Cultural policies and censorship in Turkey were under debate at the Freedom for Art Initiative, held in İstanbul on Saturday. The event gathered filmmakers and academics to address the state’s influence on artistic freedom, focusing particularly on Kurdish cinema.
Filmmaker Kazım Öz spoke about the ongoing challenges faced by Kurdish cinema, which has long been censored. “Kurdish cinema developed alongside Turkish cinema but was never acknowledged. Its language was treated as though it did not exist,” he said. Öz recalled that even films by the internationally renowned Kurdish director Yılmaz Güney were censored simply because they featured the Kurdish identity. “One of Güney’s films was banned because ‘the wheat was too short’ — it was absurd censorship,” he said.
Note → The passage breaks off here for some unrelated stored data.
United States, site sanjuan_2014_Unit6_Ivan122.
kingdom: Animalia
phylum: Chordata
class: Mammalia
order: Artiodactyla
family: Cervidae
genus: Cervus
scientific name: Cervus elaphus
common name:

He also pointed out the Turkish state’s practice of ‘cross-border censorship’ aimed at limiting Kurdish participation in international film festivals.
Anthropologist Banu Karaca addressed the broader landscape of cultural policies in Turkey, arguing that while it is often claimed that Turkey lacks a coherent cultural policy, the state has in fact developed specific strategies to control the arts. “The government has been crafting its own cultural agenda, particularly since 2017, trying to exert influence over every cultural sector,” Karaca noted.
Art theorist Ezgi Bekçay highlighted the need to reclaim the concept of freedom from neoliberal definitions, arguing that true freedom is rooted in community. “Freedom means being among friends, not isolated individuals,” Bekçay said, stressing the importance of collective cultural expression to counter censorship.
The session concluded with a discussion on the importance of local cultural policies, with participants emphasising that local communities should have the power to shape their own cultural narratives.